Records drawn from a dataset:
========
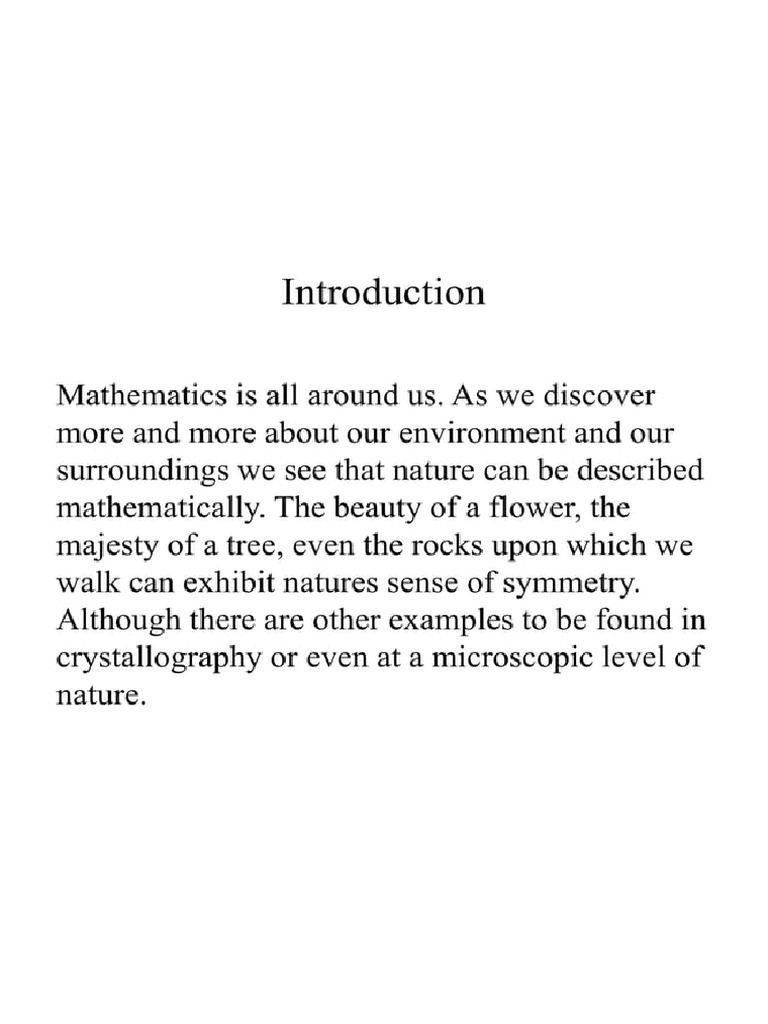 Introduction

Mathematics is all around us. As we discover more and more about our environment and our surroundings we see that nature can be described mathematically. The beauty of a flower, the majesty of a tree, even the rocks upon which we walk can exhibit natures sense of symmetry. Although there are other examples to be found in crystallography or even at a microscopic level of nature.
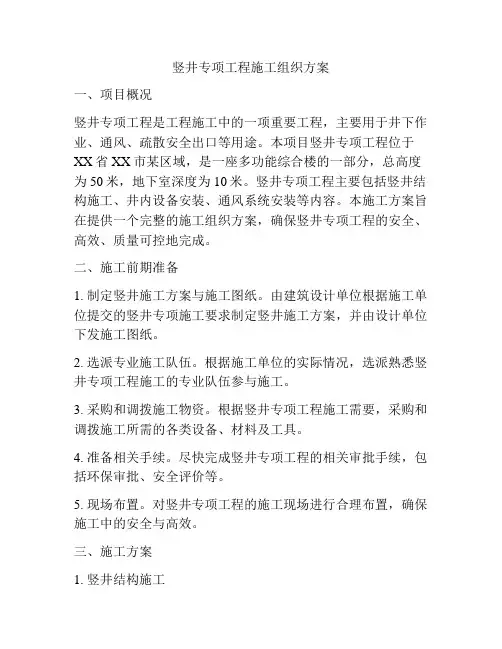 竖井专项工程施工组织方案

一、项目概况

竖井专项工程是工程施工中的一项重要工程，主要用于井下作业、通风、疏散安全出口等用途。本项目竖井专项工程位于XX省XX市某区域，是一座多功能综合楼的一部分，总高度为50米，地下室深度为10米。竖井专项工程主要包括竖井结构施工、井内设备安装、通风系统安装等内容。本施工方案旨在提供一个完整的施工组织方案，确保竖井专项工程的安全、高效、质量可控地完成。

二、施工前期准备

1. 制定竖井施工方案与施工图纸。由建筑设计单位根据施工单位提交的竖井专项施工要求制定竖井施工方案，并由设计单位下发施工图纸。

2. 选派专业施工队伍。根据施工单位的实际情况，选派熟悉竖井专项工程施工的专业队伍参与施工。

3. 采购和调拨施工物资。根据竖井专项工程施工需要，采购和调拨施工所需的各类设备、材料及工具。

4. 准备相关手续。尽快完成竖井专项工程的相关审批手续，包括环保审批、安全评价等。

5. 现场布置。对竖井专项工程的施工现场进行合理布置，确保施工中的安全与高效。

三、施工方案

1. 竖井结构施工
========
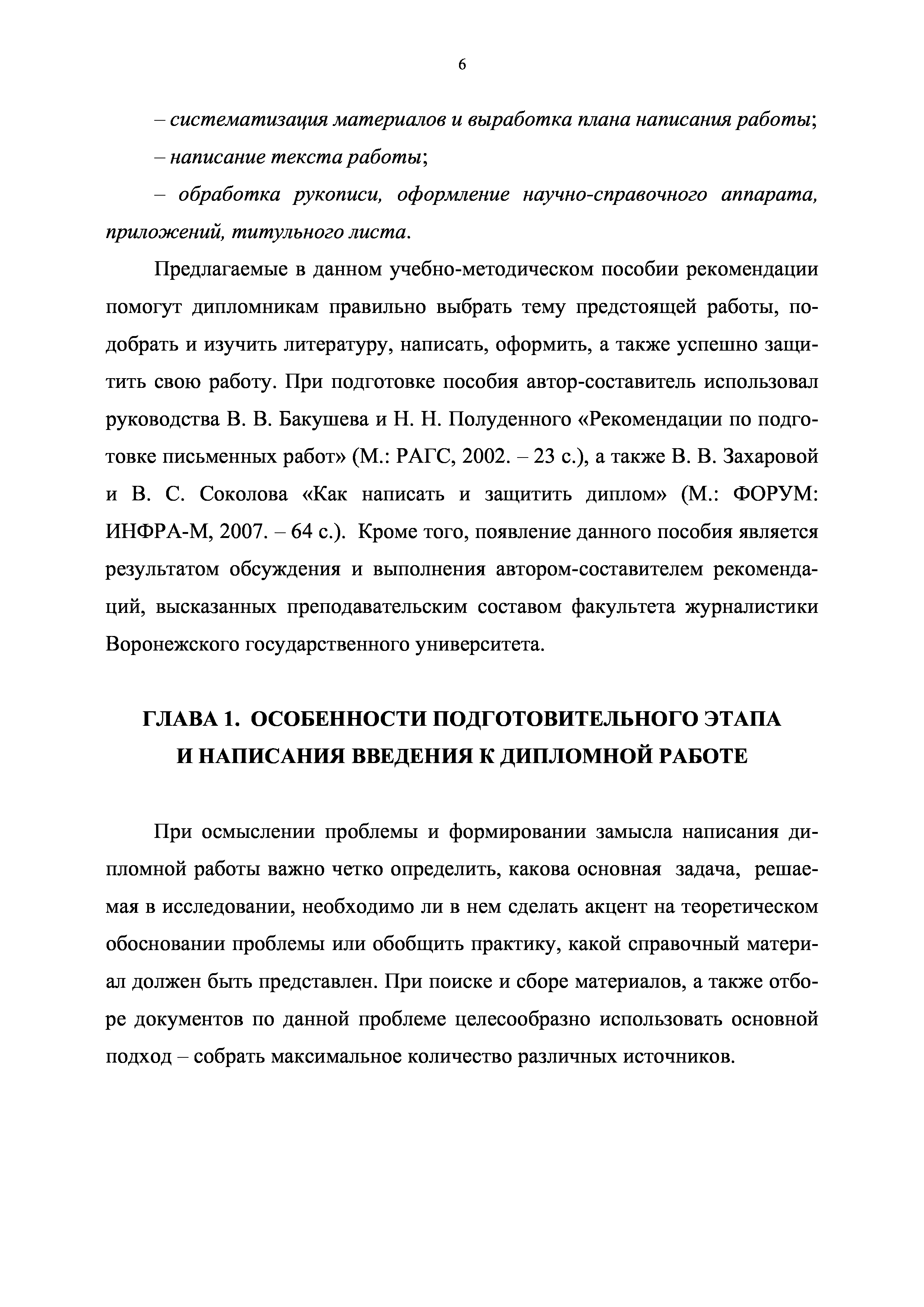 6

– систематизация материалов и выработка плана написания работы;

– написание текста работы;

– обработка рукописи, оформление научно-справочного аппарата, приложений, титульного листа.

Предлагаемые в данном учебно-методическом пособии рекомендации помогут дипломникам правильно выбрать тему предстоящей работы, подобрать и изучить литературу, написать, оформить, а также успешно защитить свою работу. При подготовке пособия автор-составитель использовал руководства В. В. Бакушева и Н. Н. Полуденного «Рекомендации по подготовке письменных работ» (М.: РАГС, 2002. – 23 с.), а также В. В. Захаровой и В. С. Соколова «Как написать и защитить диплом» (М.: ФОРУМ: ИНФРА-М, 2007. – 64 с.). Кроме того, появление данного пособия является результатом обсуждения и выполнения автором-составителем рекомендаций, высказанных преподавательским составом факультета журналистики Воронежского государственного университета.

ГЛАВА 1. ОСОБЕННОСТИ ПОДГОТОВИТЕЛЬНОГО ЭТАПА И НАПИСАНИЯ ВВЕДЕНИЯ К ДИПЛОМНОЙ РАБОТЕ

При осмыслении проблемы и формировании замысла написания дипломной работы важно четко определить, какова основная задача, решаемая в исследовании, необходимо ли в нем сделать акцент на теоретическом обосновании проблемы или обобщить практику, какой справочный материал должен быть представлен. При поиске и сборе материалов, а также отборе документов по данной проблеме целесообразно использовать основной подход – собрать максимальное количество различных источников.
========
Search the entries for the string "также" and return each line where it turns up.

**WORKED SOLUTION:**
Предлагаемые в данном учебно-методическом пособии рекомендации помогут дипломникам правильно выбрать тему предстоящей работы, подобрать и изучить литературу, написать, оформить, а также успешно защитить свою работу. При подготовке пособия автор-составитель использовал руководства В. В. Бакушева и Н. Н. Полуденного «Рекомендации по подготовке письменных работ» (М.: РАГС, 2002. – 23 с.), а также В. В. Захаровой и В. С. Соколова «Как написать и защитить диплом» (М.: ФОРУМ: ИНФРА-М, 2007. – 64 с.). Кроме того, появление данного пособия является результатом обсуждения и выполнения автором-составителем рекомендаций, высказанных преподавательским составом факультета журналистики Воронежского государственного университета.
При осмыслении проблемы и формировании замысла написания дипломной работы важно четко определить, какова основная задача, решаемая в исследовании, необходимо ли в нем сделать акцент на теоретическом обосновании проблемы или обобщить практику, какой справочный материал должен быть представлен. При поиске и сборе материалов, а также отборе документов по данной проблеме целесообразно использовать основной подход – собрать максимальное количество различных источников.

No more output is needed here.